━━━ Text passage

Alzheimer’s is a frightening disease not only for those who suffer from the progressive memory loss, but also their loved ones.
But researchers at the University of California Los Angeles said a new way of treating Alzheimer’s is showing promise for reversing some of that memory loss. The treatment combines western medicine with eastern philosophy.
Dr. Dale Bredesen, with UCLA's Easton Center for Alzheimer’s Disease Research, said nine of 10 patients suffering from either Alzheimer’s or other cognitive impairments saw improvements in their memory. He said the new therapy treats the patients holistically, unlike traditional treatments for Alzheimer’s disease.
“They have either taken a single drug, monotherapy, to try with Alzheimer’s and that has been a failure repeatedly, or they have tried without any sort of background simply saying, 'Okay, try exercise, try changing your diet,' these sorts of things, and there has not been any way to understand how these things contribute to the disease,” Bredesen said.

━━━━━━

◆ Questions on the material
a: In the Alzheimer's passage, explain why Bredesen regards earlier approaches to treating the disease as inadequate.
b: Reproduce word for word everything in the Alzheimer's passage from "But researchers at" down to "for Alzheimer’s disease.".
c: Decide whether each statement agrees with the Alzheimer's passage. Answer yes or no, and quote the words that decide it. (i) The new treatment combines western medicine with eastern philosophy. (ii) All ten patients saw improvements in their memory. (iii) Bredesen is with UCLA's Easton Center for Alzheimer's Disease Research.

━━━ Extracted material

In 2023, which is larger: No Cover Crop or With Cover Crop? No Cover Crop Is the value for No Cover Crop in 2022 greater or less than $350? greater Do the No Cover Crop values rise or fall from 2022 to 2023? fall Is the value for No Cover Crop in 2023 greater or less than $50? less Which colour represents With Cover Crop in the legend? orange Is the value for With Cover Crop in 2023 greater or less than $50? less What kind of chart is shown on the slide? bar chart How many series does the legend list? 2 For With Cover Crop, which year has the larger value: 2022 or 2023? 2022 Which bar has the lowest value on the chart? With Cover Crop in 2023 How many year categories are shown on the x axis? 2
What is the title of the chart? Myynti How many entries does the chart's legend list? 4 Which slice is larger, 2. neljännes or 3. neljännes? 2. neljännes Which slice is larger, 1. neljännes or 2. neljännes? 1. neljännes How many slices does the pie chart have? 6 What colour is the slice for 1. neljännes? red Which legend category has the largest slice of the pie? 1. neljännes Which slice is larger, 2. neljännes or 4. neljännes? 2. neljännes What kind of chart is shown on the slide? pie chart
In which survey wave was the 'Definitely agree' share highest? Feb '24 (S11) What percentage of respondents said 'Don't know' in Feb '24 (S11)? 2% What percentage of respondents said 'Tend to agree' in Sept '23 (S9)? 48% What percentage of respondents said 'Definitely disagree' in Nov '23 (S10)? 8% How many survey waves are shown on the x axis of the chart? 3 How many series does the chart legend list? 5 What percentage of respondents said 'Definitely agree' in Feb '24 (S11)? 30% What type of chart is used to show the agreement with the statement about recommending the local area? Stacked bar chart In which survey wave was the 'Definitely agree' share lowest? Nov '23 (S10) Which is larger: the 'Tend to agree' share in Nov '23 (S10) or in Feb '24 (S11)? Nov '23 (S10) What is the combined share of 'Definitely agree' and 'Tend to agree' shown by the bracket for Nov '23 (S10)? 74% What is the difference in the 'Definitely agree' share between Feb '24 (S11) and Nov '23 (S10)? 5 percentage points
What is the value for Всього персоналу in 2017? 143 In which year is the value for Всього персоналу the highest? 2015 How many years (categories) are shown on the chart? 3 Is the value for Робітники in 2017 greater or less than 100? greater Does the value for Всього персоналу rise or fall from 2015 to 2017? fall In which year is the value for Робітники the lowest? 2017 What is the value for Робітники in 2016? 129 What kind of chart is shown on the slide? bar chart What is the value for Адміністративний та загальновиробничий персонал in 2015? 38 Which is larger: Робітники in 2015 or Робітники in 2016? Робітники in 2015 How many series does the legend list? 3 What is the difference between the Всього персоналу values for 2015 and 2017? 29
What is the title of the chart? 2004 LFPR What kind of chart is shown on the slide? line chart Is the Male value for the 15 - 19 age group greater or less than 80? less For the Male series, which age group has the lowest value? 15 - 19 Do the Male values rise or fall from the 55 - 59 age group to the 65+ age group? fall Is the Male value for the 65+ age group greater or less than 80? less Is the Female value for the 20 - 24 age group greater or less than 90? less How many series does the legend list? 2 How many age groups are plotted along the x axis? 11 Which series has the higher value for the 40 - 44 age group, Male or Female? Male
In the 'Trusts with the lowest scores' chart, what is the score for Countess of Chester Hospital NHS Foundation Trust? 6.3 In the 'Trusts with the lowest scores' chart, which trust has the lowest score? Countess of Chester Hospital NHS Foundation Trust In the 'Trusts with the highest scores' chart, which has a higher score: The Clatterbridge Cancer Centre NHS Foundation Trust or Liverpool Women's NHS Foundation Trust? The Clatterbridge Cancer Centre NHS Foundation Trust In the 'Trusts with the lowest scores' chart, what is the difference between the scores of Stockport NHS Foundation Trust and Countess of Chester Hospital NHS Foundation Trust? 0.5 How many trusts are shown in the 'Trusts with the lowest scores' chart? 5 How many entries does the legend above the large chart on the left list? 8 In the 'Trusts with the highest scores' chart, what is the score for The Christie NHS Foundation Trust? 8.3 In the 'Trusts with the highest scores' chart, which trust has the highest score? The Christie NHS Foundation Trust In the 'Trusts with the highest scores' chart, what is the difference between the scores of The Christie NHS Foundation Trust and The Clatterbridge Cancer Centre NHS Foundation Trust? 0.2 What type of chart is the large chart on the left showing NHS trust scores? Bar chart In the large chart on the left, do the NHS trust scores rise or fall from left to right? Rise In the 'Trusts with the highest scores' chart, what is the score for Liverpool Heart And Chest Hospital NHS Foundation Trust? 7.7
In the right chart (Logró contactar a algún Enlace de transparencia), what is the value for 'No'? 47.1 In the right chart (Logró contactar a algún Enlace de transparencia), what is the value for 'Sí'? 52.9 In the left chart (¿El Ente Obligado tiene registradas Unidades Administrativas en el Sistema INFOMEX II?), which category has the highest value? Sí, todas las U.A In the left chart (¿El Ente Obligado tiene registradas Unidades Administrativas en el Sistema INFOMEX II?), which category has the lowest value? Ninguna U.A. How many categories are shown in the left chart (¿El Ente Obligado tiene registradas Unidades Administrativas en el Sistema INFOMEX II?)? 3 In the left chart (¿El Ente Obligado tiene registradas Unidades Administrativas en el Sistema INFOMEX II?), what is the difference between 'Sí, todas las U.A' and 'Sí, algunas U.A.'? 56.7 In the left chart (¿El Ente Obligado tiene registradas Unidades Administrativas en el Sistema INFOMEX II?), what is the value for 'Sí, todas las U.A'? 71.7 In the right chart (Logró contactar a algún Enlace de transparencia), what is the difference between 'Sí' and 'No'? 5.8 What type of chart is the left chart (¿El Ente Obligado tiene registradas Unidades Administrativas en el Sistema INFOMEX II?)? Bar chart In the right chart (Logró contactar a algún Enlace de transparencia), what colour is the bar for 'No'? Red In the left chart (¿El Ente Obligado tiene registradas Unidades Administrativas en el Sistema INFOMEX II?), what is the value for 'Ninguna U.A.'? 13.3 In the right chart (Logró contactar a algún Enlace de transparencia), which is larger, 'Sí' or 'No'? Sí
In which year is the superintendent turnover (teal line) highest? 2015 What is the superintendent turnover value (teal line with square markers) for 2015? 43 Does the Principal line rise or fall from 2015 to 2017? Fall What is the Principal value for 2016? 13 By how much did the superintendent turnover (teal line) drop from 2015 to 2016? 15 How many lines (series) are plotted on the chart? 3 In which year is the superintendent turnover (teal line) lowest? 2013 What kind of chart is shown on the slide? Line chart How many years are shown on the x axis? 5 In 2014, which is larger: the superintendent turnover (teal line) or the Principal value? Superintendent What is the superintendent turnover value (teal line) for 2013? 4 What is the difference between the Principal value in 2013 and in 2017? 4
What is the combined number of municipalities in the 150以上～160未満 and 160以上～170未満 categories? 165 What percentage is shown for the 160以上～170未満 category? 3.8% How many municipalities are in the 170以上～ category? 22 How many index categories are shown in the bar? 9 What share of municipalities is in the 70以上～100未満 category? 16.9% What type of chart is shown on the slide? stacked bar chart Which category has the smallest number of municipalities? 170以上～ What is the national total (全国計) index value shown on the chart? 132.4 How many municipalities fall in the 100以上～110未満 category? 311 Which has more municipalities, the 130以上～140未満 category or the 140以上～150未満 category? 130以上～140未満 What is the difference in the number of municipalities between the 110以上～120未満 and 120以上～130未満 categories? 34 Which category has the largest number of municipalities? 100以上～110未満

━━━━━━

◆ Solutions below
a: Single-drug treatment, or monotherapy, has failed repeatedly. Advice such as exercising or changing one's diet was given without any background, so there was no way to understand how those measures contribute to the disease.

b:
But researchers at the University of California Los Angeles said a new way of treating Alzheimer’s is showing promise for reversing some of that memory loss. The treatment combines western medicine with eastern philosophy.
Dr. Dale Bredesen, with UCLA's Easton Center for Alzheimer’s Disease Research, said nine of 10 patients suffering from either Alzheimer’s or other cognitive impairments saw improvements in their memory. He said the new therapy treats the patients holistically, unlike traditional treatments for Alzheimer’s disease.

c:
(i) Yes: "The treatment combines western medicine with eastern philosophy."
(ii) No: "nine of 10 patients suffering from either Alzheimer’s or other cognitive impairments saw improvements in their memory."
(iii) Yes: "Dr. Dale Bredesen, with UCLA's Easton Center for Alzheimer’s Disease Research"